Ia menambahkan harus ada pemisahan yang jelas antara makanan halal dan tak halal. Dengan demikian, wisatawan tidak lagi ragu dalam membelanjakan uangnya. Dengan standar higienitas yang tinggi, wisatawan juga leluasa mencoba beraneka ragam masakan tradisional, tanpa khawatir sakit perut. “Pariwisata kuliner harus bisa membawa kenangan, bukan penyakit,” ujar Firman.
Ketua Lembaga Penelitian Informasi Pariwisata, Dayat Muliha, menerangkan perbaikan sertifikasi halal bisa meningkatkan jumlah wisatawan dari Timur Tengah yang rata-rata berbelanja per kunjungan mencapai US$ 2.000 atau sekitar Rp 18 juta.
Dayat mencontohkan Malaysia, yang bisa lebih banyak menarik wisatawan dari kawasan Timur Tengah karena memiliki pemisahan makanan halal dan nonhalal yang jelas. “Kalau dengan kejelasan halal bisa menambah 1.000 wisatawan Timur Tengah, uang masuk ke negara turut bertambah US$ 2 juta,” tutur Dayat.

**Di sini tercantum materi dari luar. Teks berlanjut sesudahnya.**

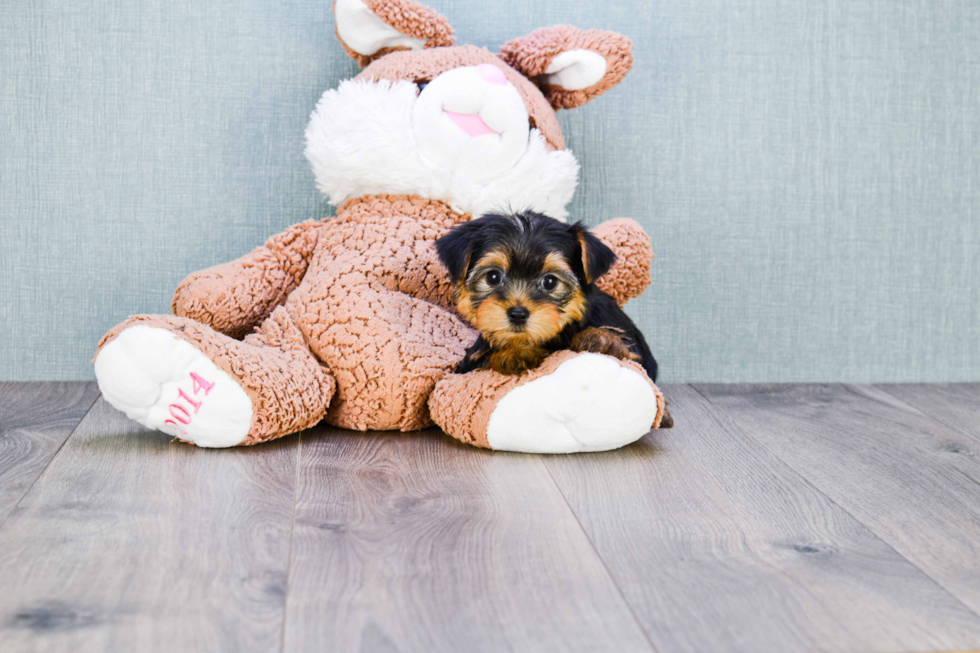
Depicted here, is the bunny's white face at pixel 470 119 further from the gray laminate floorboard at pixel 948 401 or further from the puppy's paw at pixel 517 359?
the gray laminate floorboard at pixel 948 401

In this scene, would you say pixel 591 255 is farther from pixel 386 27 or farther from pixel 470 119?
pixel 386 27

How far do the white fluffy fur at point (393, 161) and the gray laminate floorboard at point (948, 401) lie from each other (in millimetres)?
1228

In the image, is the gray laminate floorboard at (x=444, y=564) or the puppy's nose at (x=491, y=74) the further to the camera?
the puppy's nose at (x=491, y=74)

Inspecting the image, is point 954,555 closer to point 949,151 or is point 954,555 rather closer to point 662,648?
point 662,648

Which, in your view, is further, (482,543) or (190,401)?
(190,401)

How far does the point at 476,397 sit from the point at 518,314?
230mm

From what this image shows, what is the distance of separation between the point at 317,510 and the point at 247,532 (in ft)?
0.47

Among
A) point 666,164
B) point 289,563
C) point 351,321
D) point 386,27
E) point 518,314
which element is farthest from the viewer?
point 666,164

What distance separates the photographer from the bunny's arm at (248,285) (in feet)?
6.85

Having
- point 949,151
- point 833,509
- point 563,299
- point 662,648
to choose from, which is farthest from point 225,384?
point 949,151

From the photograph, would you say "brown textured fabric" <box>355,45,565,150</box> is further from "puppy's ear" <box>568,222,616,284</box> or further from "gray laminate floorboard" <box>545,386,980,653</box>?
"gray laminate floorboard" <box>545,386,980,653</box>

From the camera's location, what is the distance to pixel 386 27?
7.33 feet

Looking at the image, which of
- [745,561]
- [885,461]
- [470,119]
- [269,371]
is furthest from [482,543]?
[470,119]

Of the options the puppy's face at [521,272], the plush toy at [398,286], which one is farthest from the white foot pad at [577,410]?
the puppy's face at [521,272]
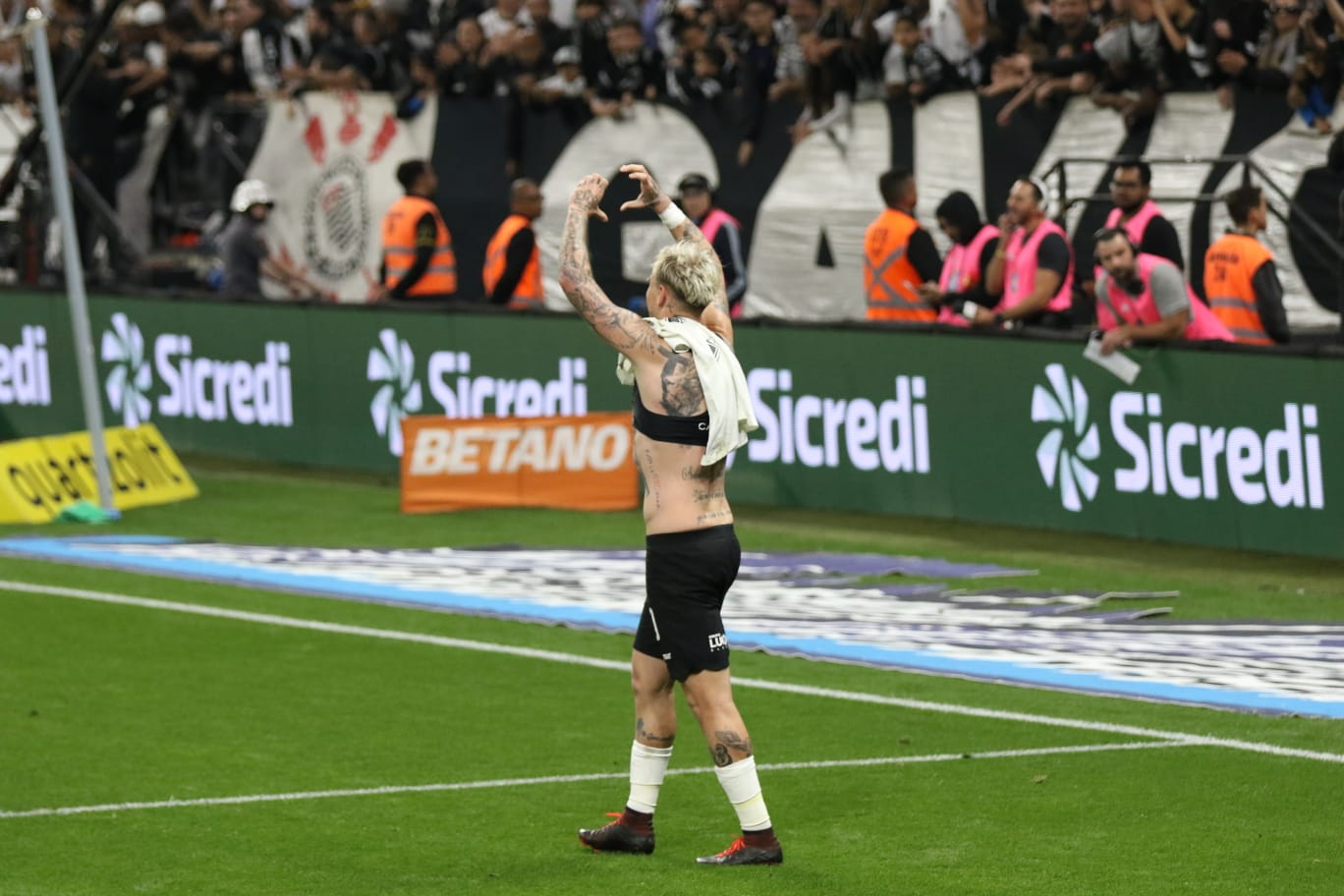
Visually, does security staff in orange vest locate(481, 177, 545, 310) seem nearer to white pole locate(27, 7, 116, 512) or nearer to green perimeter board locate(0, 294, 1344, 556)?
green perimeter board locate(0, 294, 1344, 556)

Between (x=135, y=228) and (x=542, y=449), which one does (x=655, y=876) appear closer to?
(x=542, y=449)

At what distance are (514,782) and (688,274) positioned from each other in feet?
8.33

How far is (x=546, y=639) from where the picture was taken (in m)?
13.3

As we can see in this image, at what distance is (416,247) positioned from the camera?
2228cm

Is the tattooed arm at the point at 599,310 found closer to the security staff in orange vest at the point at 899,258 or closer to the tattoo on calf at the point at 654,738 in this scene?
the tattoo on calf at the point at 654,738

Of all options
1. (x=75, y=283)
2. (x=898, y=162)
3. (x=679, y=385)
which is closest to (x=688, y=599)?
(x=679, y=385)

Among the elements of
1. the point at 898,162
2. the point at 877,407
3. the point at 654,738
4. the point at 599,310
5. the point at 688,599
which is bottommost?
the point at 877,407

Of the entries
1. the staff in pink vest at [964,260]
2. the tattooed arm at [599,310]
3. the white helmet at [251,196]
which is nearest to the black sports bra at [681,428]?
the tattooed arm at [599,310]

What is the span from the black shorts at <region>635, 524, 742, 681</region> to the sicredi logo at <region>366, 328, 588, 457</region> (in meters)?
11.4

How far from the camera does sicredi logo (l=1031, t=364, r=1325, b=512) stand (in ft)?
50.1

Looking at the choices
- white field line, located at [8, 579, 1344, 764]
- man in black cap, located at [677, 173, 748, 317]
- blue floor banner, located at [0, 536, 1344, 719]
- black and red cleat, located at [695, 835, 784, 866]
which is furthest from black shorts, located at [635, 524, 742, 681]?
man in black cap, located at [677, 173, 748, 317]

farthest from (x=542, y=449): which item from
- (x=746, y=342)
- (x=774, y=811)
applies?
(x=774, y=811)

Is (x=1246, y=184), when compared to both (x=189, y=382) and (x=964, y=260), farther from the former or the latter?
(x=189, y=382)

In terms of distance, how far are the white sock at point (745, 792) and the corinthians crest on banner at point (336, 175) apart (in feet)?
61.6
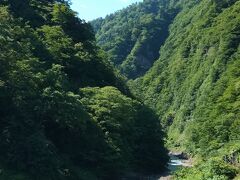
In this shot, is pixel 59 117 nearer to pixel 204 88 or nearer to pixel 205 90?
pixel 205 90

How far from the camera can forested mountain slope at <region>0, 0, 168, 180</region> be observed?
43.1m

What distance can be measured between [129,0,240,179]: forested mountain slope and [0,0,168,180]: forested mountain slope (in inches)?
404

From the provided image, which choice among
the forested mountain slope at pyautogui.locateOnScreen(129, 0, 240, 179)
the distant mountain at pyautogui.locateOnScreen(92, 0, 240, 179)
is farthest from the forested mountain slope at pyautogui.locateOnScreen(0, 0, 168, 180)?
the forested mountain slope at pyautogui.locateOnScreen(129, 0, 240, 179)

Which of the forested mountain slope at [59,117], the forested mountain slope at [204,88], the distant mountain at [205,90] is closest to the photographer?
the forested mountain slope at [59,117]

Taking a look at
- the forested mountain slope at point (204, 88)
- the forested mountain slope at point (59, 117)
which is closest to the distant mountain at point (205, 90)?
the forested mountain slope at point (204, 88)

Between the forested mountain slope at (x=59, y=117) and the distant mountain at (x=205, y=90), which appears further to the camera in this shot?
the distant mountain at (x=205, y=90)

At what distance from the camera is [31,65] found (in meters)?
51.0

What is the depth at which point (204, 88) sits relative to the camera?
129 metres

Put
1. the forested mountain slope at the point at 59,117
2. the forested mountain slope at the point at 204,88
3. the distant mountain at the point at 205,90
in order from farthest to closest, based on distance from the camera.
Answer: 1. the forested mountain slope at the point at 204,88
2. the distant mountain at the point at 205,90
3. the forested mountain slope at the point at 59,117

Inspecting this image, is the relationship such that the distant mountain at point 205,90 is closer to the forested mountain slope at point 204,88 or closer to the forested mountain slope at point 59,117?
the forested mountain slope at point 204,88

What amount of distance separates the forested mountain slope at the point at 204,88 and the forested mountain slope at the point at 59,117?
1027 centimetres

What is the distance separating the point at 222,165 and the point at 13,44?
25.2 m

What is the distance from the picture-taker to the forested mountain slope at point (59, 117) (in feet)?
141

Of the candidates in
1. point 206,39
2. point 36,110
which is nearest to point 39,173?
point 36,110
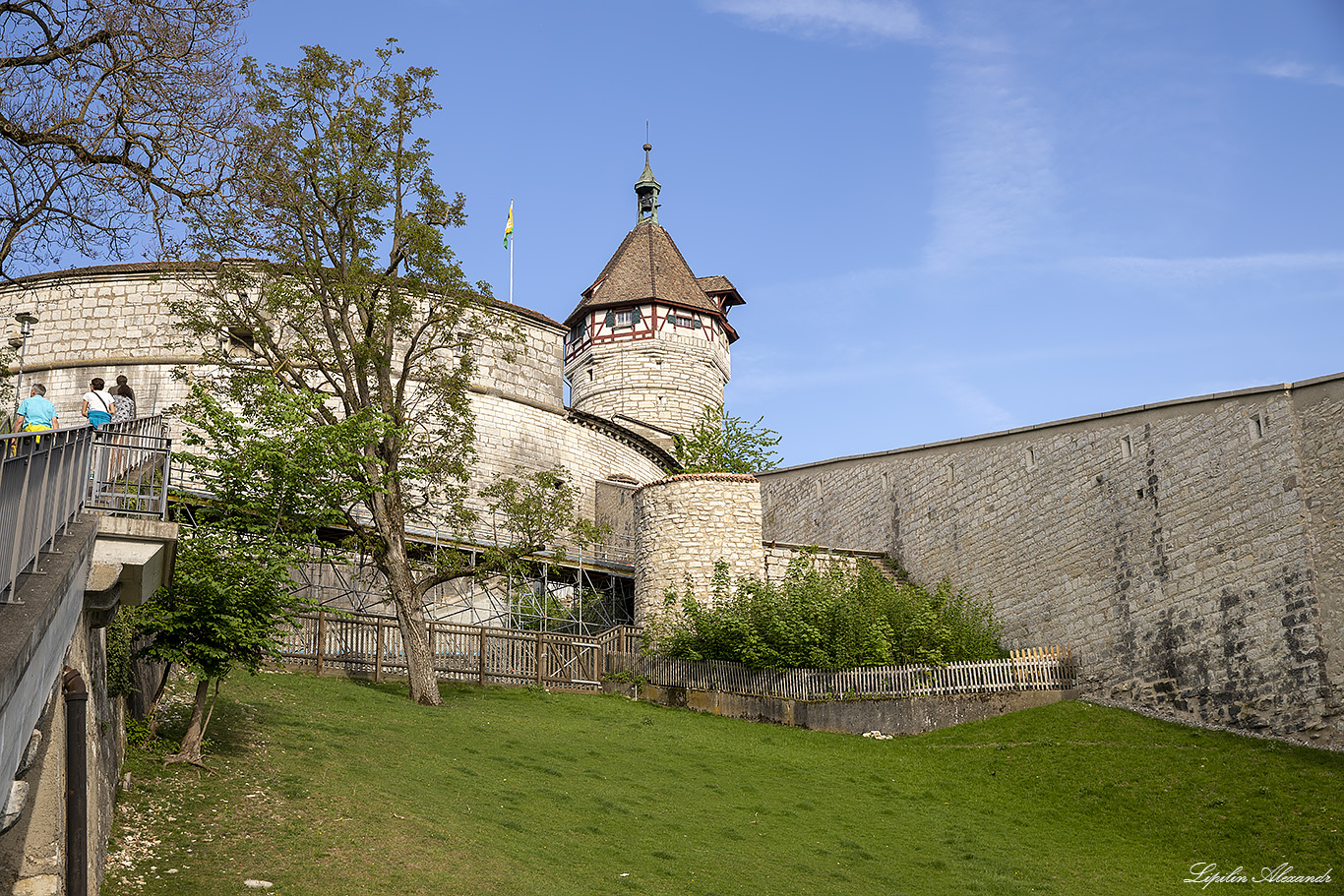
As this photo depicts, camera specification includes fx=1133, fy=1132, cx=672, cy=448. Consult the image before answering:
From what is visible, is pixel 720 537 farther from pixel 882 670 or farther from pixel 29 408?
pixel 29 408

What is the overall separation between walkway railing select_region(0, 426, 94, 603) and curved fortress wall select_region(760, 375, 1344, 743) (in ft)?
51.7

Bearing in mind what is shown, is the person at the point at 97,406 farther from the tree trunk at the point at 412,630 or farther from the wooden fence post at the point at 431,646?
the wooden fence post at the point at 431,646

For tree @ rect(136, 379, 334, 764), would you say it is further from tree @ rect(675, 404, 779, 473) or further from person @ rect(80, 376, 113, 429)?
tree @ rect(675, 404, 779, 473)

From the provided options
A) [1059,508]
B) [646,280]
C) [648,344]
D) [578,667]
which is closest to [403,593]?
[578,667]

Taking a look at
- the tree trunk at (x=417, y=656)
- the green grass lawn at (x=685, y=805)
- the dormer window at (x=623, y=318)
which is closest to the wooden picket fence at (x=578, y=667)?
the tree trunk at (x=417, y=656)

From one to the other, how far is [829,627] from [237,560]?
1209 centimetres

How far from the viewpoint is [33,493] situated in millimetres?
5848

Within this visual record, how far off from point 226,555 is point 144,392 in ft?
70.9

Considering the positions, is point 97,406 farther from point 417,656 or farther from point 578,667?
point 578,667

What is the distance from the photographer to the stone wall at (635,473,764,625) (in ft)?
78.4

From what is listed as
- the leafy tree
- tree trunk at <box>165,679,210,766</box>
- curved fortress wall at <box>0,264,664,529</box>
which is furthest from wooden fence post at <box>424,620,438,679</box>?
curved fortress wall at <box>0,264,664,529</box>

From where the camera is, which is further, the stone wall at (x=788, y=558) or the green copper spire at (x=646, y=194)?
the green copper spire at (x=646, y=194)

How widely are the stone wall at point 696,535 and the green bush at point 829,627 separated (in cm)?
84

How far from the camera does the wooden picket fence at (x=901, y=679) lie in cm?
1959
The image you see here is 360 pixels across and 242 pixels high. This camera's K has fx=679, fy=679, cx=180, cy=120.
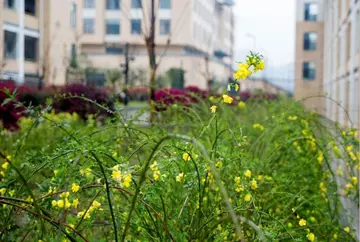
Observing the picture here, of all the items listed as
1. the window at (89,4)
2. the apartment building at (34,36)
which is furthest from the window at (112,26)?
the apartment building at (34,36)

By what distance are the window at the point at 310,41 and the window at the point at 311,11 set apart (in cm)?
77

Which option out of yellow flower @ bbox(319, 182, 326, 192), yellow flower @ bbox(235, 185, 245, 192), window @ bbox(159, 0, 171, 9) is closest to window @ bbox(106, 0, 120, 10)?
window @ bbox(159, 0, 171, 9)

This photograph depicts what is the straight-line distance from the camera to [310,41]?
108ft

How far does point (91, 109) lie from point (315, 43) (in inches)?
893

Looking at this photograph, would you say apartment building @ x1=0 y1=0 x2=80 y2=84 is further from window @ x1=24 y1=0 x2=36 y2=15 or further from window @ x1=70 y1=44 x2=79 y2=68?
window @ x1=70 y1=44 x2=79 y2=68

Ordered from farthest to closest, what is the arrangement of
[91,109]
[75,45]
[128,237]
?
[75,45]
[91,109]
[128,237]

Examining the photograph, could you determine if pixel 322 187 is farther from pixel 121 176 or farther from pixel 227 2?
pixel 227 2

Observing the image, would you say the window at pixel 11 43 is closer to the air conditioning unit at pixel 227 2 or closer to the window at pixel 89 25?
the window at pixel 89 25

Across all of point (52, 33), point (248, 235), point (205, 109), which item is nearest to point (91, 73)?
point (52, 33)

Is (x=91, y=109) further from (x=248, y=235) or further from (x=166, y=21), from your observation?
(x=166, y=21)

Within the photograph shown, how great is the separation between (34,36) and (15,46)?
5.12 ft

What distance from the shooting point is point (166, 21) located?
46.6m

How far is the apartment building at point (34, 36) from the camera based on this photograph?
2809 centimetres

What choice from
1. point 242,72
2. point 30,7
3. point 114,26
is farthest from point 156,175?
point 114,26
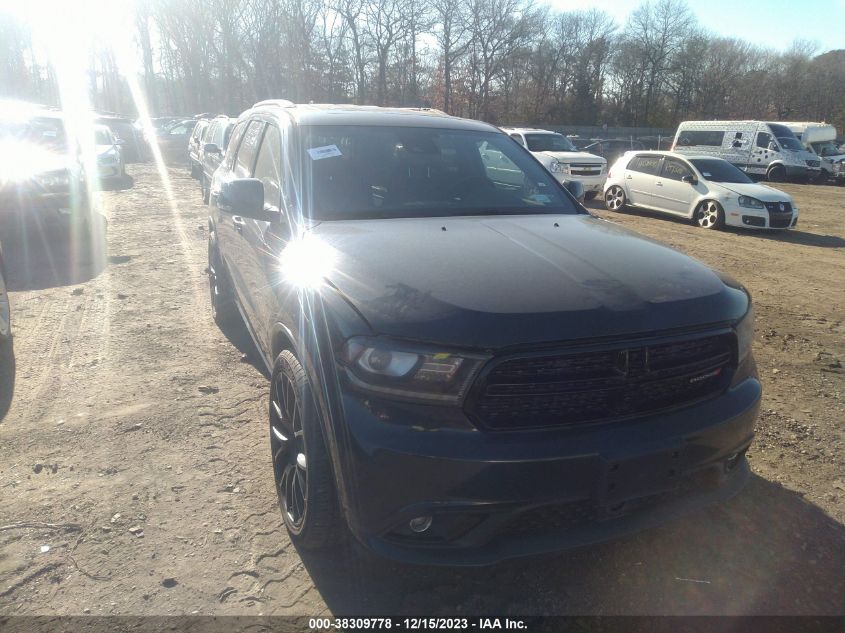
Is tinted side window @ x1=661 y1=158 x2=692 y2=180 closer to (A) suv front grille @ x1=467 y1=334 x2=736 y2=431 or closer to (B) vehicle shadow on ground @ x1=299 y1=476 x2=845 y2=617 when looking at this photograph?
(B) vehicle shadow on ground @ x1=299 y1=476 x2=845 y2=617

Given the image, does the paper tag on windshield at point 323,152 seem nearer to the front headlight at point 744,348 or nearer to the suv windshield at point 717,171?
the front headlight at point 744,348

Ketua Komisi Tetap Makanan, Minuman dan Tembakau Kamar Dagang dan Industri, Thomas Dharmawan, mengatakan higienitas menjadi isu penting yang mempengaruhi industri makanan internasional saat ini. "Tidak hanya cara masak dan kemasannya, tetapi sampai komponen terkecilnya harus diperhatikan,” kata dia.
Delegasi Uni Eropa untuk Indonesia, Mienna Piekkari, menambahkan standar yang diberlakukan swasta (nonpemerintah) seperti sertifikat mempengaruhi industri makanan internasional, tidak hanya di Eropa melainkan seluruh dunia. “Organisasi Perdagangan Dunia (WTO) bahkan mulai membahasnya,” ujar Mienna.